Et alors? Laissez-les faire. Si c’est bon, pourquoi pas ? Normalement, c’est assez moche – j’ai vu au moins deux douzaines de sosies sur Internet, des imposteurs vocaux. Avant que je finisse un film, il y a déjà une parodie de celui-ci. Je ne m’inquiète pas. Il y a une représentation différente de soi avec Internet. La façon dont tu te représentes sur les réseaux sociaux, sur YouTube ou autre, c’est tout embelli, c’est tout artifice. Je l’ignore à peu près parce que je ne suis pas sur Facebook, Twitter ou quoi que ce soit. Ce monde n’existe pas pour moi.

Il y a probablement des gens qui ont rencontré des représentations satiriques de vous avant même d’avoir vu vos films.

Je n’en ai aucune idée et je m’en fous. J’ai juste quelques points d’orientation que je trouve intéressants. Par exemple, il y a quelques années, une lettre que j’ai adressée à ma femme de ménage est devenue virale.

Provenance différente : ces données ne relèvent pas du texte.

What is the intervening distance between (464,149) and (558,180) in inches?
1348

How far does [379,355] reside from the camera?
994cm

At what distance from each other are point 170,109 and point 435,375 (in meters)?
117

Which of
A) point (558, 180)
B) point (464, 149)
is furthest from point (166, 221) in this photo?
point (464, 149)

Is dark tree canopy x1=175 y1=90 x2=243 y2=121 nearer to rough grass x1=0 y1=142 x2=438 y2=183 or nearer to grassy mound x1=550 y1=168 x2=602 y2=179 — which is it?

Dans la lettre, je la rabaissais, je la maudissais, et il y avait une merde d’indignation : « Comment peut-il parler de sa femme de ménage comme ça ? » J’ai regardé dans le trafic des réponses et ce n’était que le numéro 104 où quelqu’un a finalement dit : « Ne voyez-vous pas que c’est de la satire et non écrit par Werner Herzog ? Le véritable écrivain s’extériorise. Les gens ne lisent plus profondément comme ils le faisaient auparavant. Ils ne peuvent pas comprendre le contexte.

Craignez-vous qu’une fois que vous n’êtes pas là, vous ne puissiez pas corriger le record ?

Non, non, allez, laissez-le se déchaîner. Il se corrigera puis redeviendra sauvage. Vous ne pouvez rien y faire. Le temps est de mon côté.